■ STORED RECORDS
+++++
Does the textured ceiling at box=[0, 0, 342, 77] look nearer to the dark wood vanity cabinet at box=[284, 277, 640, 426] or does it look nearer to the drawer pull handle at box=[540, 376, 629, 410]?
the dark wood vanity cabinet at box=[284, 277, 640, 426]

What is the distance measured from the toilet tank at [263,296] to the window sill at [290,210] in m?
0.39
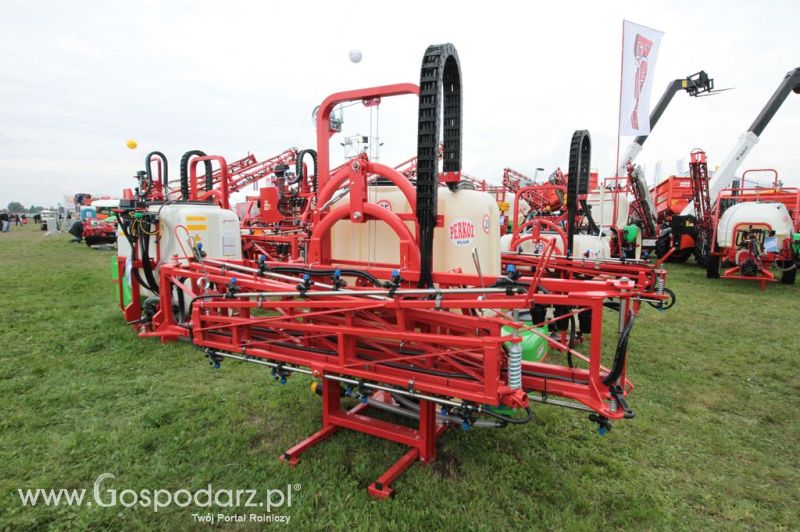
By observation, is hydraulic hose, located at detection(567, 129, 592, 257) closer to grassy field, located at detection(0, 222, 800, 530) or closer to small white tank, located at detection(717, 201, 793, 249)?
grassy field, located at detection(0, 222, 800, 530)

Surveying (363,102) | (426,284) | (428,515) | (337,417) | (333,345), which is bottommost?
(428,515)

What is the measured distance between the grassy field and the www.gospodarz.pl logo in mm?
48

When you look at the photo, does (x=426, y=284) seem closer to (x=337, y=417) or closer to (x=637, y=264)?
(x=337, y=417)

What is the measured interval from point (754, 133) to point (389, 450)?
20255mm

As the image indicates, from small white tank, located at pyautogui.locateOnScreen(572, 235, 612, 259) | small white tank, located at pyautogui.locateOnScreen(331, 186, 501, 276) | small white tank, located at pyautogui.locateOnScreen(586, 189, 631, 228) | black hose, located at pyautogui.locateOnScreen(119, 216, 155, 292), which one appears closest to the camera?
small white tank, located at pyautogui.locateOnScreen(331, 186, 501, 276)

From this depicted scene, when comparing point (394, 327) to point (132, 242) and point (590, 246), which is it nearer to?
point (132, 242)

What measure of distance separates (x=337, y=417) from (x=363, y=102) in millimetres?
2706

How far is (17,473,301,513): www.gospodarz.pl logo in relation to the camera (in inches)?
116

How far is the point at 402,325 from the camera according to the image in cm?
285

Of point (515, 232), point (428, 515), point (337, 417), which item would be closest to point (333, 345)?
point (337, 417)

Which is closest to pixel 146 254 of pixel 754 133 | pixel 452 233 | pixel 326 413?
pixel 326 413

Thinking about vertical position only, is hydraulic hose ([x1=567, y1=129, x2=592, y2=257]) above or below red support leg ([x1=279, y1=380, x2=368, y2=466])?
above

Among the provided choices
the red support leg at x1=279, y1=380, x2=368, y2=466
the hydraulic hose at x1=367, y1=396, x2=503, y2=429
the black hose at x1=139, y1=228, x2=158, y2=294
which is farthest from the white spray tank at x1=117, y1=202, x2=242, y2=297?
the hydraulic hose at x1=367, y1=396, x2=503, y2=429

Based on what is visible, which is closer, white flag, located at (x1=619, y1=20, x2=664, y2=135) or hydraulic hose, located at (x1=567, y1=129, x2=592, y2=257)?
hydraulic hose, located at (x1=567, y1=129, x2=592, y2=257)
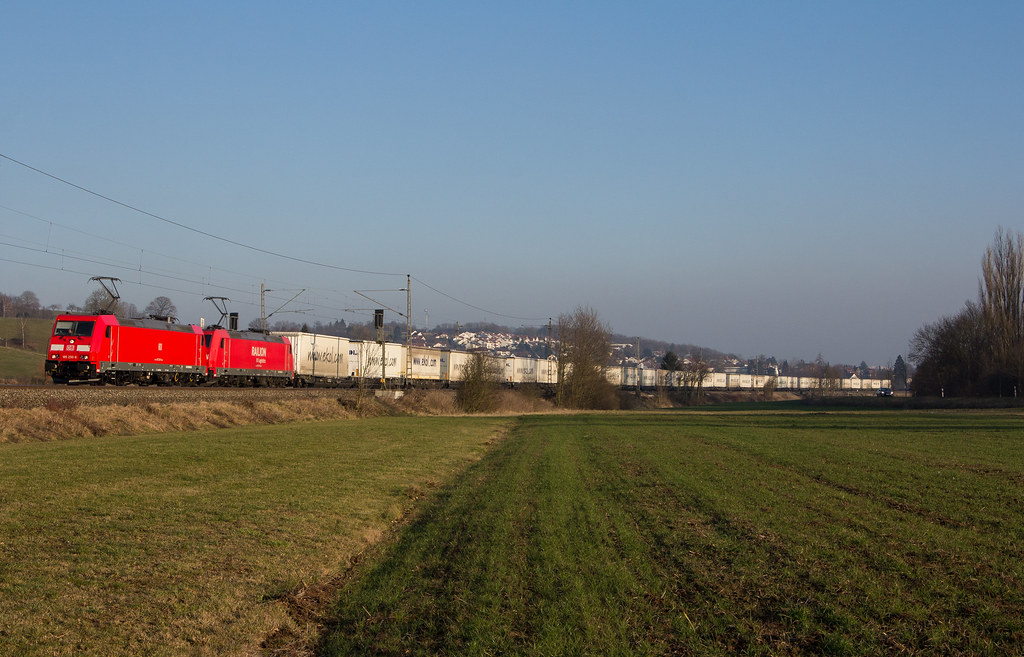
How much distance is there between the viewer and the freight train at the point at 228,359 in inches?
1431

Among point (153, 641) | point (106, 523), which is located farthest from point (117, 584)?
point (106, 523)

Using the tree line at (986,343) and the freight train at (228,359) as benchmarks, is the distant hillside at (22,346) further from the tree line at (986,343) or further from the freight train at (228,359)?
the tree line at (986,343)

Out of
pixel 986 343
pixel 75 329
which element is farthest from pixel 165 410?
pixel 986 343

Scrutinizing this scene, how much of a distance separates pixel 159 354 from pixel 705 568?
4004cm

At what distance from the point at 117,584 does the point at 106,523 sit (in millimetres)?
3309

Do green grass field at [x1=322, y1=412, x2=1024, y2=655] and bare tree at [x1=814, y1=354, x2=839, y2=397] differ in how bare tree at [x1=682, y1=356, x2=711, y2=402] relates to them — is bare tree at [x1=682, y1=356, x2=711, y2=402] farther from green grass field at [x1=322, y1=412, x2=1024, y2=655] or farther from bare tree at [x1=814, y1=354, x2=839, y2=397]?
green grass field at [x1=322, y1=412, x2=1024, y2=655]

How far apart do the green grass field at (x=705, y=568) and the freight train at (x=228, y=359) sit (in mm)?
28199

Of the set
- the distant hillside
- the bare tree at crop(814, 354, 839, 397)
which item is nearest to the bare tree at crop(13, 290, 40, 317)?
the distant hillside

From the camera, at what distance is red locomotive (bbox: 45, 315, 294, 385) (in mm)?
36156

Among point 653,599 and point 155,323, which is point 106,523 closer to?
point 653,599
+++++
■ WHAT YOU HAVE TO DO
Can you reproduce, word for word, the data starting at the line that contains "How far apart" and ending at the end of the data?

■ EXPECTED ANSWER
How far apart do the green grass field at (x=705, y=568) and the freight train at (x=228, y=359) sit (in mm)?
28199

Of the set
- the distant hillside
- the bare tree at crop(814, 354, 839, 397)
which item is nearest to the bare tree at crop(13, 290, 40, 317)?
the distant hillside

From the camera, at what distance is red locomotive (bbox: 45, 315, 294, 385) (in mm)?
36156

Among point 653,599 and point 155,323, which is point 106,523 closer to?
point 653,599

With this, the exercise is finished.